On October 28, 2016, a sex abuse lawsuit was filed by a former member gymnast against USA Gymnastics including the Károlyis, alleging they turned a blind eye to molestations by the team doctor Larry Nassar. The former member claims Nassar repeatedly sexually abused her when she was on the national team from 2006–11.

In January 2018, USA Gymnastics terminated its lease of the Károlyi owned gymnastics training center Karolyi Ranch during the sentencing phase of the trial of Nassar, who was found guilty of numerous acts of sexual assault against young gymnasts, many of which took place at the facility, where parents were not allowed to be present. A lawsuit was filed against the Károlyis in 2016 alleging that they had known about and "turned a blind-eye to the sexual abuse".

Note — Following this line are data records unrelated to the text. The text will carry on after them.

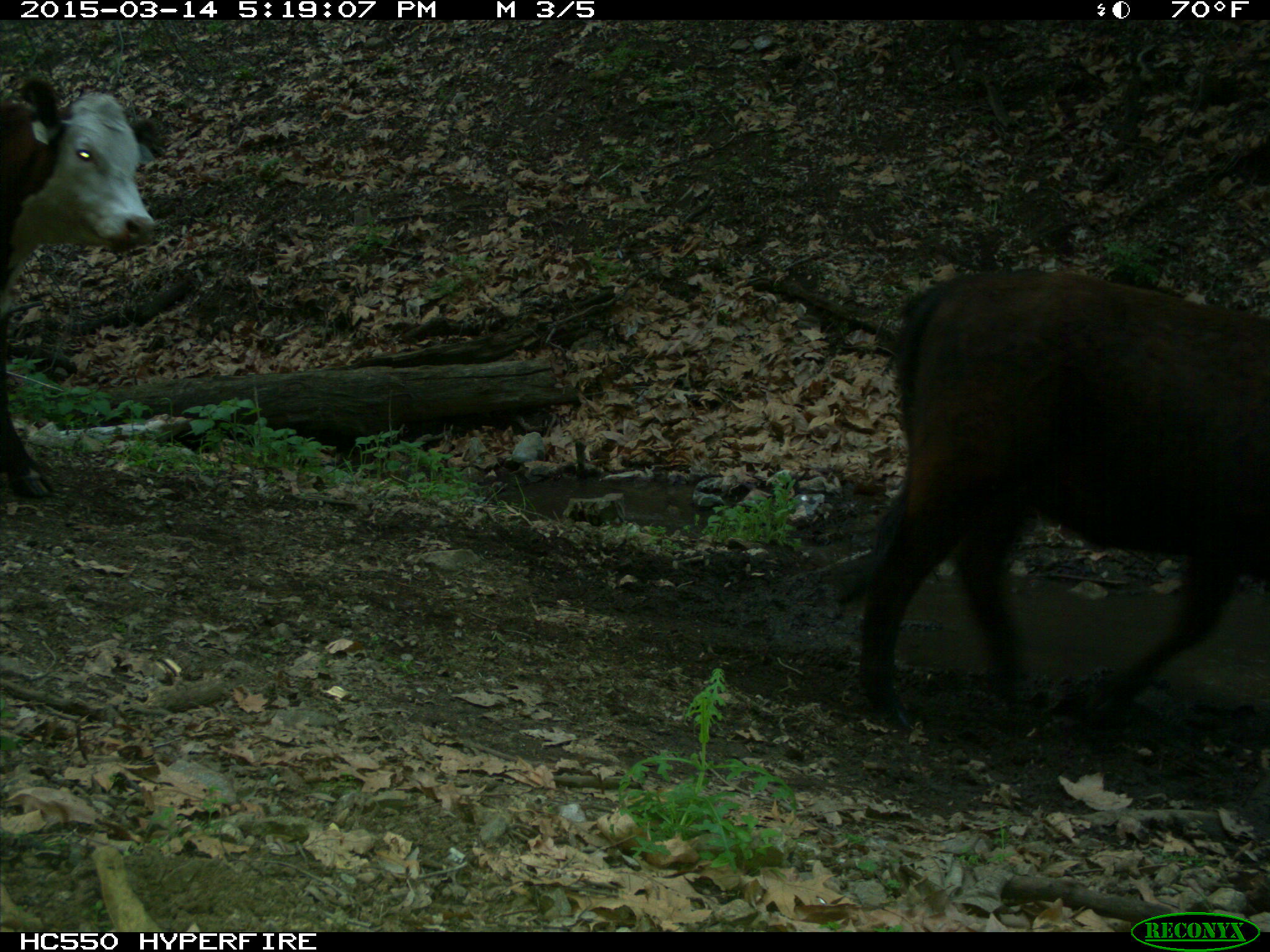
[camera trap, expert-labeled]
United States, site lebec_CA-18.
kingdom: Animalia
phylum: Chordata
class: Mammalia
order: Artiodactyla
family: Bovidae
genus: Bos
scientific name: Bos taurus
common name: domestic cow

On January 25, 2018, the Ranch announced the permanent closure of the facility on its website. The Karolyis and their ranch are central figures in 2020 film, Athlete A - a documentary about the scandal. On January 30, 2018, the Texas Ranger Division took over the criminal investigation of the ranch.

==Bibliography==
- Ryan, Joan. Little Girls in Pretty Boxes. Doubleday, New York, 1995. ISBN 0-385-47790-2.
- Comaneci, Nadia. Letters To A Young Gymnast. Basic Books, New York, 2003. ISBN 0-465-01276-0.